Sullivan’s – Maryville TN

Downtown Maryville - 121 W. Broadway Maryville, TN - 37804 - 865.681.3334
Rocky Hill - 7545 Northshore Dr - Knoxville, TN 37919 -  865.694.9696

To be, in any small way, a part of an event that brings mirthful glee to a friend is very rewarding to the soul. What brings this to mind is that the wife and I were invited to a surprise birthday party for a dear friend that was hosted by her adoring husband and family. The party was attended by about 25 friends and associates and it did come as a complete surprise to her; the secret had been well kept. The venue was The Alcove, a banquet room in Sullivan’s. It was a festive and enjoyable evening; old acquaintances renewed and new friendships formed. It was indeed a happy birthday for Rosana!

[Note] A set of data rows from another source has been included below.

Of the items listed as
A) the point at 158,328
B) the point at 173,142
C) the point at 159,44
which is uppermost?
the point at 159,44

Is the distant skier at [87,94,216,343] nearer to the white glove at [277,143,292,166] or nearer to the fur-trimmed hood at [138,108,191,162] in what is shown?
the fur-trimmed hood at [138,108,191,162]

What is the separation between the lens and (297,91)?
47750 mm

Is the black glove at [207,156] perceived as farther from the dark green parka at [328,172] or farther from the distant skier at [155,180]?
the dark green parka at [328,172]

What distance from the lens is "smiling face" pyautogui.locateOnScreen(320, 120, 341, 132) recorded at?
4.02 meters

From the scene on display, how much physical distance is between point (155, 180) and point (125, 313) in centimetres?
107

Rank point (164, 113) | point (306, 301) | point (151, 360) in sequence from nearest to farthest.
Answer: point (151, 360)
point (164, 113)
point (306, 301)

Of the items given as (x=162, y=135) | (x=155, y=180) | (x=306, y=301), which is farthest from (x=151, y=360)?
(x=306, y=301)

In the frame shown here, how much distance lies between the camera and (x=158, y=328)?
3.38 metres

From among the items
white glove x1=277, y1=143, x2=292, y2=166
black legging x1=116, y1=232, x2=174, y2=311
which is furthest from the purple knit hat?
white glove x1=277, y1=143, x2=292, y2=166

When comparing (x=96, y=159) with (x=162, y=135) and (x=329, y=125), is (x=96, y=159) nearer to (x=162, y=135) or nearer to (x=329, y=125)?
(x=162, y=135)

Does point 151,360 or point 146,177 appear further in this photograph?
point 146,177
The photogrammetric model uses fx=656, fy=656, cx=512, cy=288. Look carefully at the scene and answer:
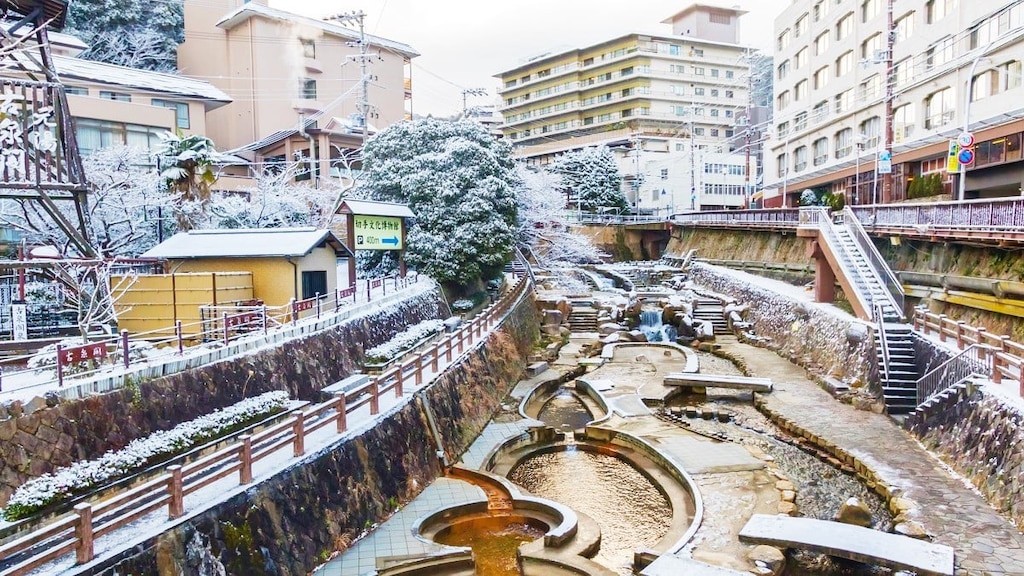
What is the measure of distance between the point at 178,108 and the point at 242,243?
21091 mm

This was our first ever visit to Sullivan’s located in the historic downtown section of Maryville, Tennessee. One of two local area stores, it is conveniently located across the street from a free public parking lot but that is problematical if other events are taking place in adjoining venues. The Sullivan’s building is also conveniently located alongside a picturesque set of brick “Spanish Steps” that lead to the lower street and another parking structure below. It was but a short walk in the rain that brought us to the front door of Sullivan’s.

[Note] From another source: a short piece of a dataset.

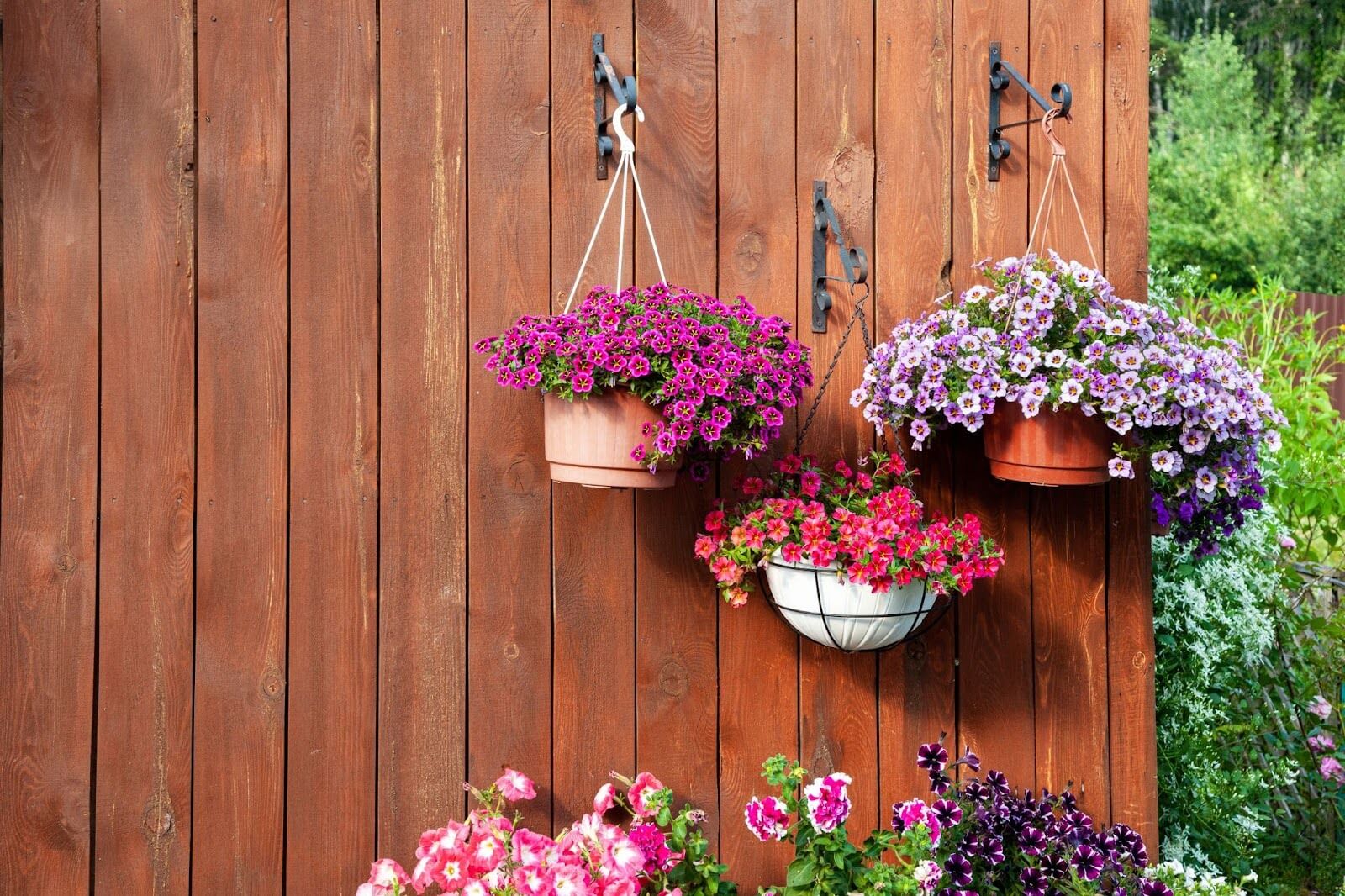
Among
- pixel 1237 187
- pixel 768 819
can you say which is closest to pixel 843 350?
pixel 768 819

As is normal with banquets, a pared down menu was offered that included selections of fish, meat, pasta and chicken.  All were served with the house salad and a selection from the sides offered;  an interesting assortment that included baked creamed spinach, Southern-style green beans, sweet potato casserole, Boursin mashed potatoes ( I had to look that one up) and jalapeño cheese grits. Beverages included iced tea, Coca Cola products and Vienna coffee.

A dinner roll was provided and butter available from any of the serving dishes on the table. The house salad is a nice large salad plate of mixed greens with some pickled cucumber slices, some plum tomatoes and seasoned with fresh cooked bacon crumbles, shredded cheese and croutons. The salad dressing is served on the side. It was a nice salad with a variety of tasty things to eat.

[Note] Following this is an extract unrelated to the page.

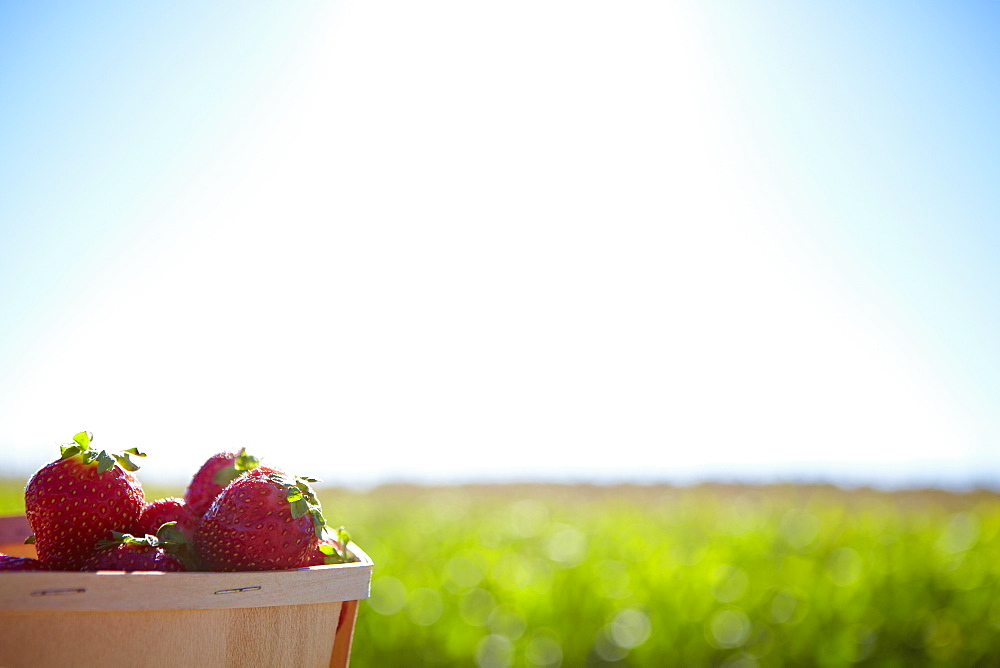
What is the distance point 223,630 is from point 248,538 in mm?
143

The wife chose the sirloin and decided on the Boursin mashed potatoes; potatoes made with a garlic and herb flavored Boursin cheese.(** See Wikipedia note below) The sirloin was a nice-sized, about an eight-ounce filet, that was cooked medium-rare to order. The mashed potatoes were served in a ramekin; the plate decorated with what I believe was a Balsamic reduction. She said the steak was tender, cooked to order and had very good flavor. She quite enjoyed the flavor of the Boursin mashed potatoes. Let it be noted that there was no doggie bag this time. I do believe she thoroughly enjoyed her steak and potatoes.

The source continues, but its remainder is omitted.